The American Gaming Association and the Indian Gaming Association have jointly asked the United States Congress to intervene in the growing use of sports event contracts offered by prediction market platforms, arguing that these products closely mirror regulated sports betting while operating outside established legal safeguards. In a letter sent to members of both chambers of Congress, the organizations called for legislative action to address what they describe as an unchecked expansion enabled by current federal regulatory practices.

The letter, signed by AGA President and CEO Bill Miller and IGA Chairman David Z. Bean, focuses on the Commodity Futures Trading Commission’s allowance for registered prediction markets to self-certify event contracts. Under this system, platforms can introduce contracts without prior approval, including those tied to sports outcomes. According to the associations, this approach has allowed offerings that resemble single-game wagers, multi-leg parlays, and even bets connected to collegiate athlete transfers.

“These contracts are being offered in flagrant disregard of state laws, tribal sovereignty, the Commodity Exchange Act and CFTC regulations,” the letter states. “They mislead consumers into believing that a sports bet is an investment, fail to protect the young and the vulnerable, open the door to money laundering, match fixing and insider trading. They rob state budgets and tribal finances while simultaneously forcing states and tribes to expend massive legal resources to defend their sovereignty.”

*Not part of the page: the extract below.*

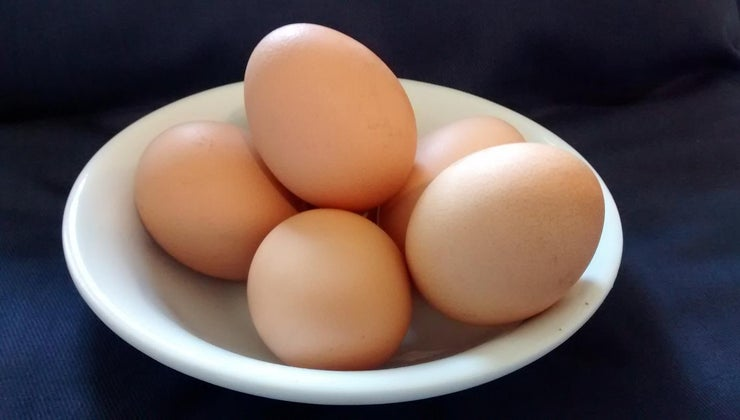 much-force-impact-can-egg-withstand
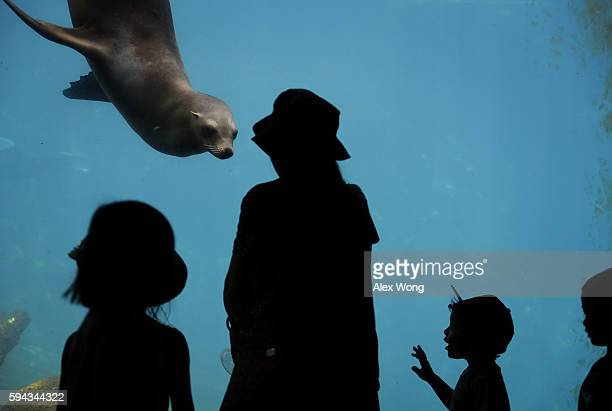 Visitors watch a California sea lion at the Smithsonian National Zoological Park August 22 2016 in Washington DC Bei Bei the youngest giant panda cub...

Concerns Over State Authority and Tribal Rights

The associations argue that prediction market contracts undermine a regulatory framework built over decades following the Supreme Court’s 2018 decision to overturn the Professional and Amateur Sports Protection Act. Since that ruling, 39 states and the District of Columbia have legalized sports betting, often through arrangements that include tribal governments. These systems typically require bettors to be at least 21 years old and impose licensing, anti-money laundering standards, and responsible gaming requirements.

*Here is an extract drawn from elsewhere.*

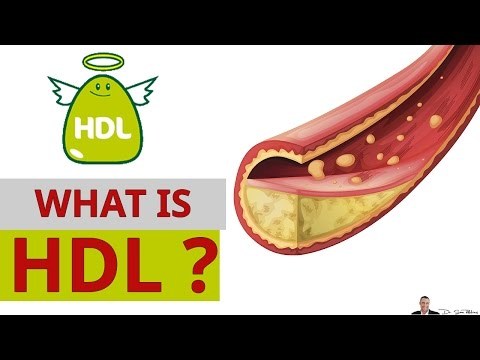 What Is HDL Cholesterol & Why it's Called The Good Cholesterol?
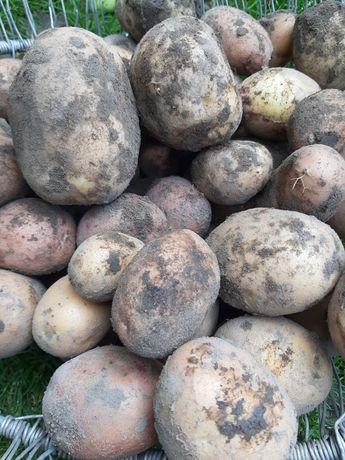 Картопля, картошка, бульба - велика та посадкова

By contrast, prediction market platforms allow participation starting at age 18 and offer contracts nationwide, which the AGA and IGA say bypasses both state authority and tribal exclusivity under the Indian Gaming Regulatory Act. The groups also point to the federal Wire Act, asserting that cross-border availability of sports-related contracts conflicts with existing law.

Together, the associations represent what they describe as the regulated gaming industry, which they say supports 1.8 million jobs, generates $329 billion in annual economic impact, and contributes $53 billion in tax revenue. They emphasize that licensed operators work under the supervision of more than 8,400 state and tribal regulators.

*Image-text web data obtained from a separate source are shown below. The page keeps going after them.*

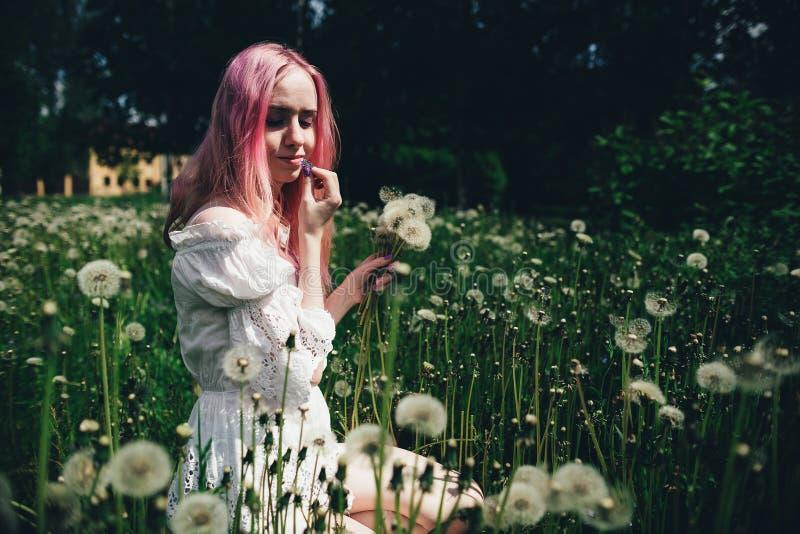 La belle fille avec les cheveux roses s'assied dans un domaine élevé avec des pissenlits pendant l'été images libres de droits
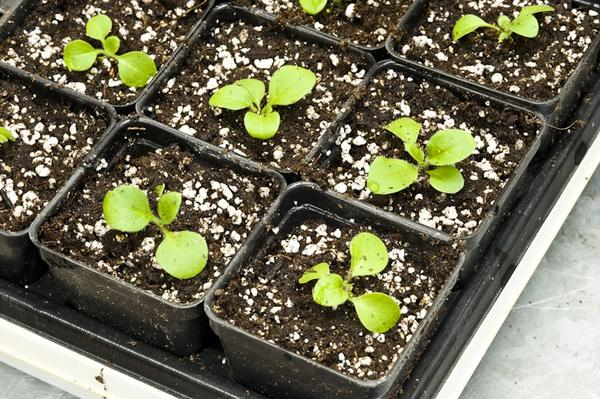 Петуния выращивание из семян пошагово с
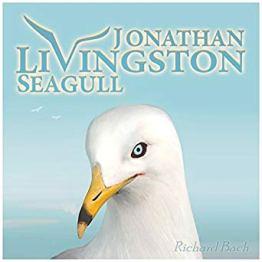 cover for Jonathan Livingston Seagull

Push to Use Cryptocurrency Legislation

Rather than calling for entirely new legislation, the AGA and IGA have urged lawmakers to incorporate restrictions into a cryptocurrency market structure bill recently introduced in the Senate. They view the measure as a vehicle to clarify that event contracts resembling sports betting or casino gaming should not be permitted on CFTC-registered platforms.

“They have grown exponentially in trading volume and have expanded beyond the outcome of single games to include complex parlays and even potential wagers on the collegiate transfer portal,” the associations wrote in a separate passage. “This growth has occurred by exploiting regulatory inaction by the Commodity Futures Trading Commission (CFTC), which undermines state law and tribal sovereignty and flies in the face of existing federal laws and regulations intended to protect consumers and the integrity of our nation’s financial markets.”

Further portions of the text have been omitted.